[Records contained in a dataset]
◆ ◆ ◆ ◆

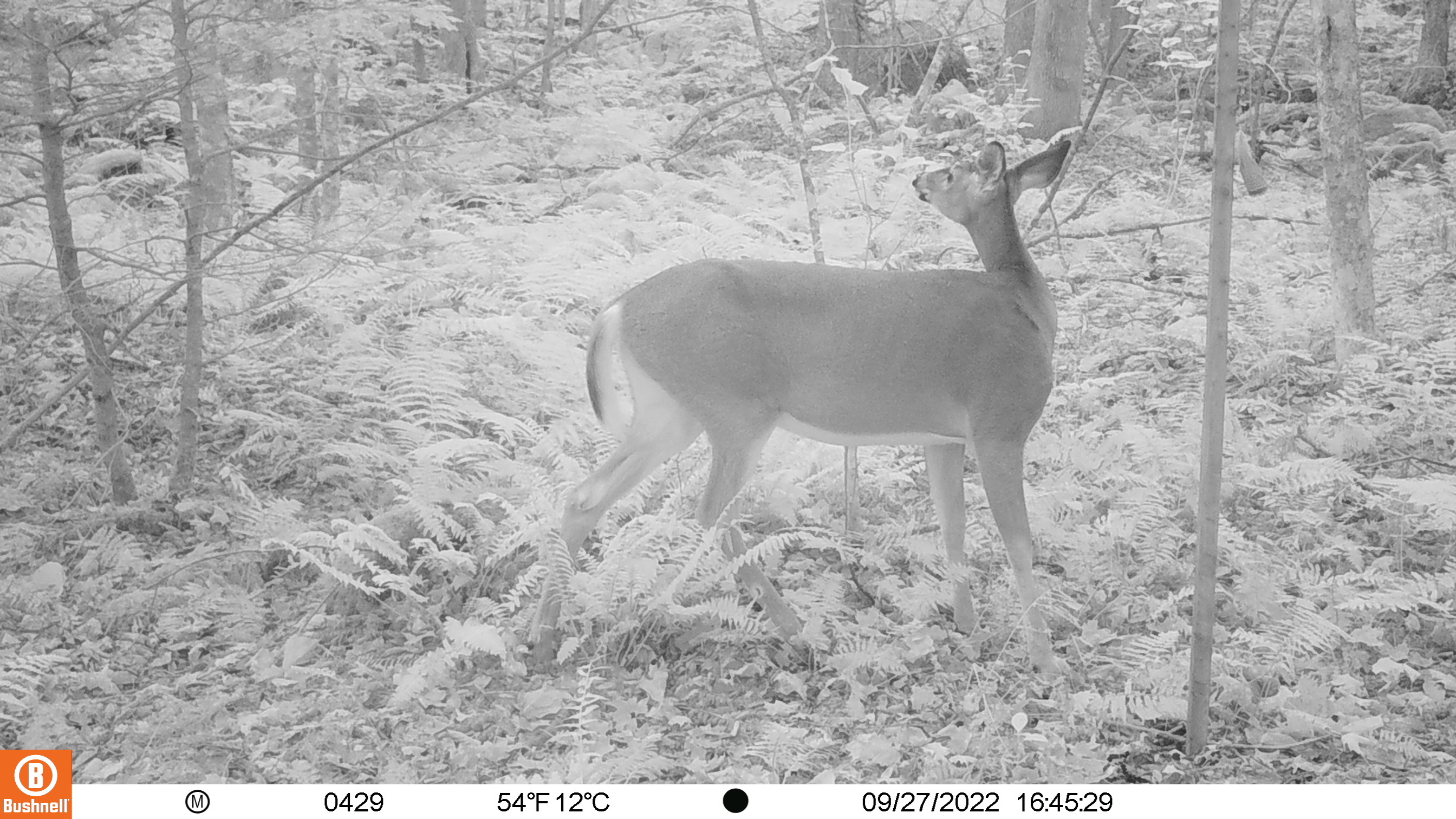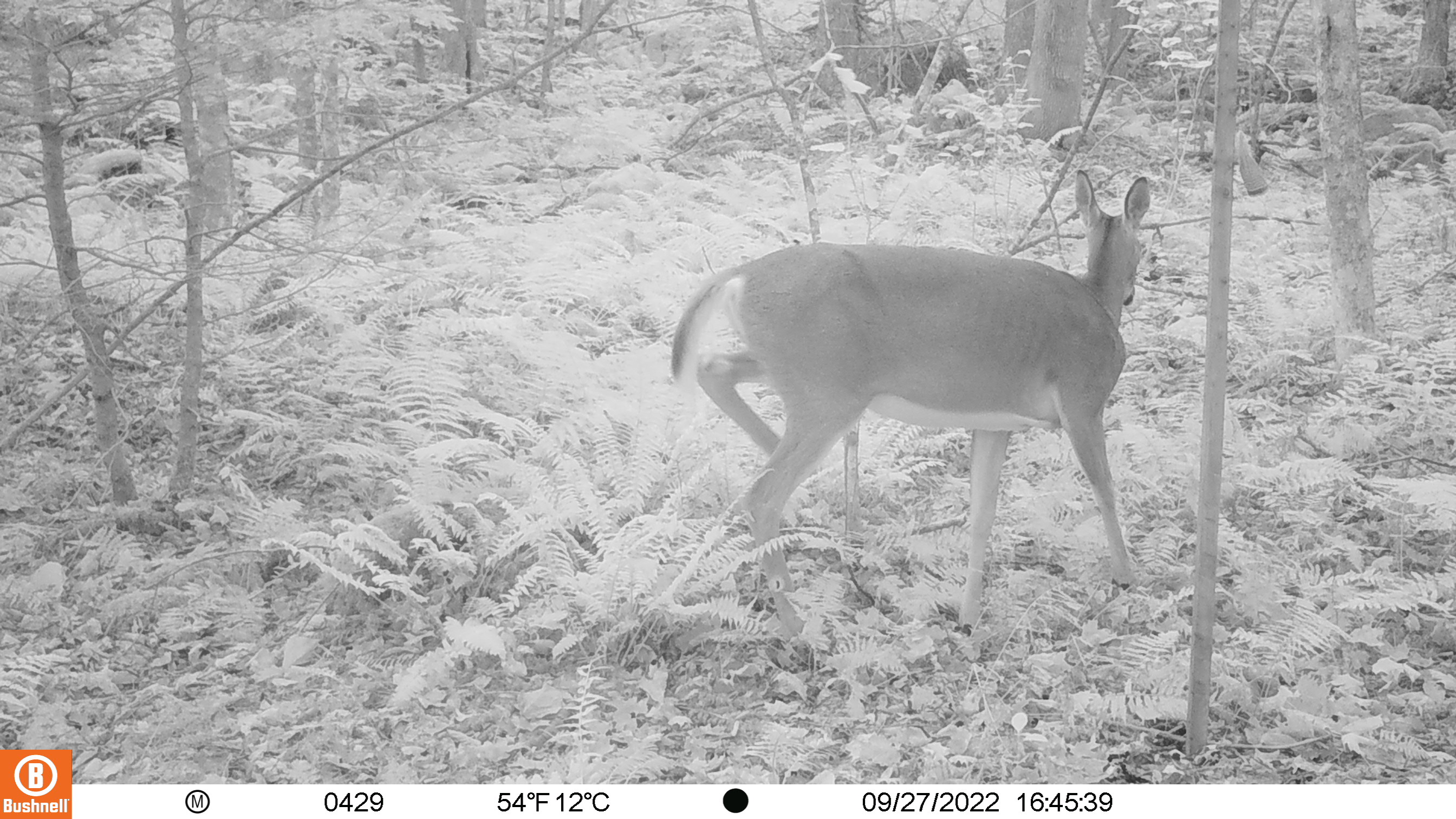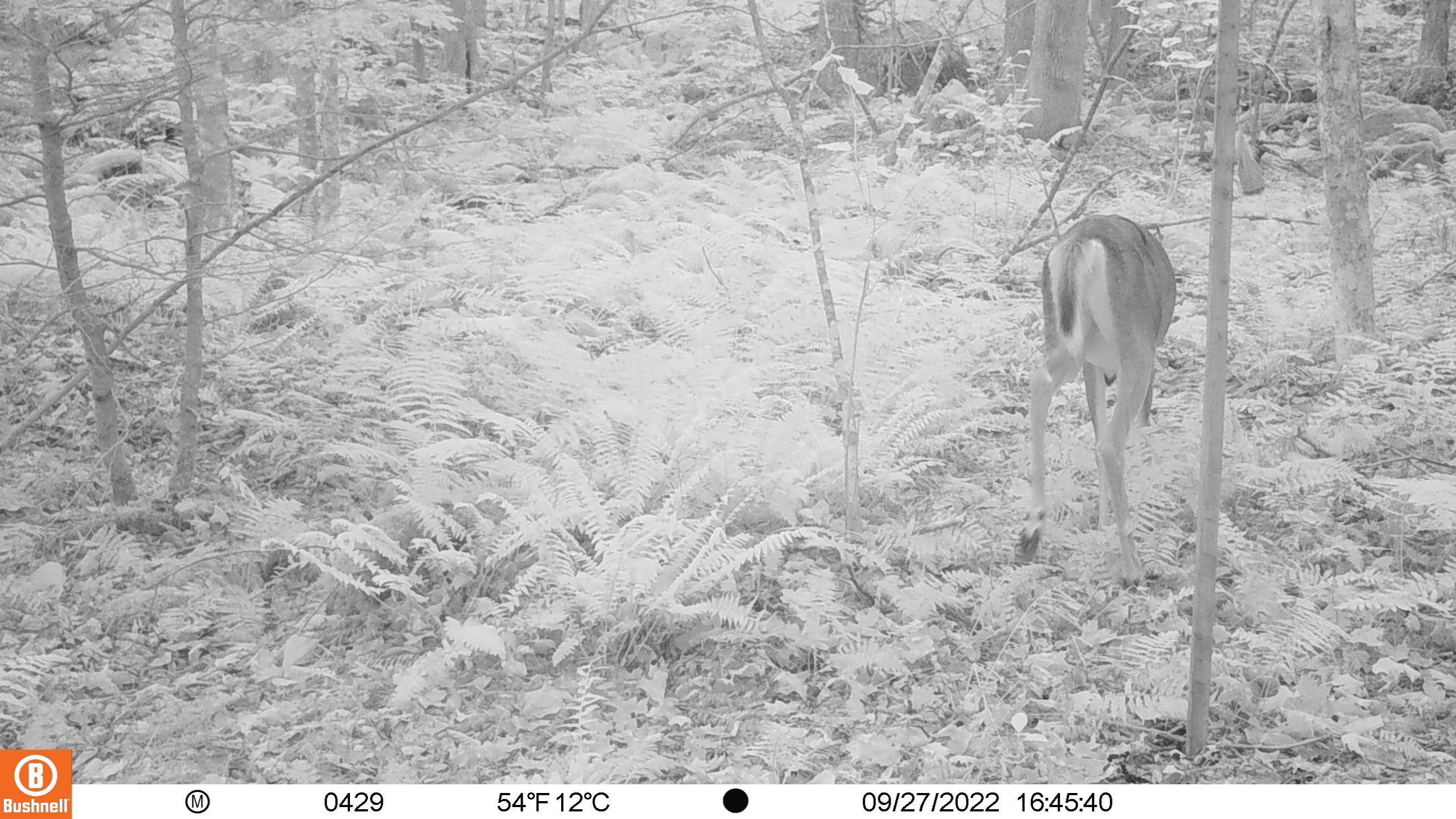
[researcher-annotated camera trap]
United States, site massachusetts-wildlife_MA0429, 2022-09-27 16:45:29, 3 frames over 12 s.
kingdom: Animalia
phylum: Chordata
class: Mammalia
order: Artiodactyla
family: Cervidae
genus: Odocoileus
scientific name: Odocoileus virginianus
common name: white-tailed deer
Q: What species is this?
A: White-tailed deer (Odocoileus virginianus).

◆ ◆ ◆ ◆

Repeat only the lines running from the line that contains "kingdom: Animalia" through the last line above, inclusive.

kingdom: Animalia
phylum: Chordata
class: Mammalia
order: Artiodactyla
family: Cervidae
genus: Odocoileus
scientific name: Odocoileus virginianus
common name: white-tailed deer
Q: What species is this?
A: White-tailed deer (Odocoileus virginianus).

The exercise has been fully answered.